§ EXERCISE DIRECTIONS: In the advice below on teaching children Swedish, for how long should you not expect much progress?

§ TEXT SHOWN:

+-------+

Maybe a trip to a Swedish funpark or something else as an interim reward.

The first step is working on their vocabulary. The first few months when their vocabulary is still too small to understand you will be the hardest. It will be crustrating for all of you at times so you need to be sure that you are really committed.

In the evening read very simple stories with pictures as support to build vocabulary. When with the kids point out the Swedish words for objects around you, play games, eg I spy in Swedish, Simon says in Swedish, counting rhymes in Swedish, songs, clearly pronounced not mumbled children's songs on CDs etc. Lots of praise, mistKes are fine and correct through correctly repeating the word or,sentence without actually openly telling them they made a mistake as the latter is discouraging.

Don't expect too much progress in the first six months, but suddenly they will reach a certain point and it will become easier.

Good luck.

+-------+

§ RECORDED INFORMATION:
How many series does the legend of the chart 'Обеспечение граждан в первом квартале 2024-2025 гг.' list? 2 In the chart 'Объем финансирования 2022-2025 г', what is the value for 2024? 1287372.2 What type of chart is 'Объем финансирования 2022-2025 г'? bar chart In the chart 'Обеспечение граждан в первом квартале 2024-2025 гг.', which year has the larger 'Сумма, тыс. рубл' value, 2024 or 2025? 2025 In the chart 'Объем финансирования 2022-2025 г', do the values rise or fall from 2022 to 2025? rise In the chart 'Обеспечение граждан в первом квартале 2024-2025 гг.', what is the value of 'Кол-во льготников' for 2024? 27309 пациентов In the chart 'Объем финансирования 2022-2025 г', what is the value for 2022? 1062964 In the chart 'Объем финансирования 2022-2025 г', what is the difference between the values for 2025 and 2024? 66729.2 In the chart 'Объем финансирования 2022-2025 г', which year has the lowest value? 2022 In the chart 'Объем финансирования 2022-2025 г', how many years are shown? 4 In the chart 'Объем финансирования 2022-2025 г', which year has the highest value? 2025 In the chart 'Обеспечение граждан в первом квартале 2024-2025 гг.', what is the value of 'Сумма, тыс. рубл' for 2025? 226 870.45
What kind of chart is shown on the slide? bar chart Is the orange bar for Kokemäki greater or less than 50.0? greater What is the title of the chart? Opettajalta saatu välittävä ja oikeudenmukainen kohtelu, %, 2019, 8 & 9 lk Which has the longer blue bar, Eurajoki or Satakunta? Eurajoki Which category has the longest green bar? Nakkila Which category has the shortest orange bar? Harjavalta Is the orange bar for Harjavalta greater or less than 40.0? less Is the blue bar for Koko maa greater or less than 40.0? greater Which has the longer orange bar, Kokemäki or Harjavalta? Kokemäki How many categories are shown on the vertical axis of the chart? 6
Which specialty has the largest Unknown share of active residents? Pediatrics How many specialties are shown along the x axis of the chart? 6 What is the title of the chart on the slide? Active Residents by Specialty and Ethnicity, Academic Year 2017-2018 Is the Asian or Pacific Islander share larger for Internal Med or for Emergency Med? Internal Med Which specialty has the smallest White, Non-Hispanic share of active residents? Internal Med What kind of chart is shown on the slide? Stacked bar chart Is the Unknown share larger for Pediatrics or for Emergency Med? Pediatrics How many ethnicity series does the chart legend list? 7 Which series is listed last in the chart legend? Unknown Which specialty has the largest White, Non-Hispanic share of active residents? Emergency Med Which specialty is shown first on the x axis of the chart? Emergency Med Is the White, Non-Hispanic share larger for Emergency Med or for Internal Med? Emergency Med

+-------+

§ FINAL ANSWER: The first six months.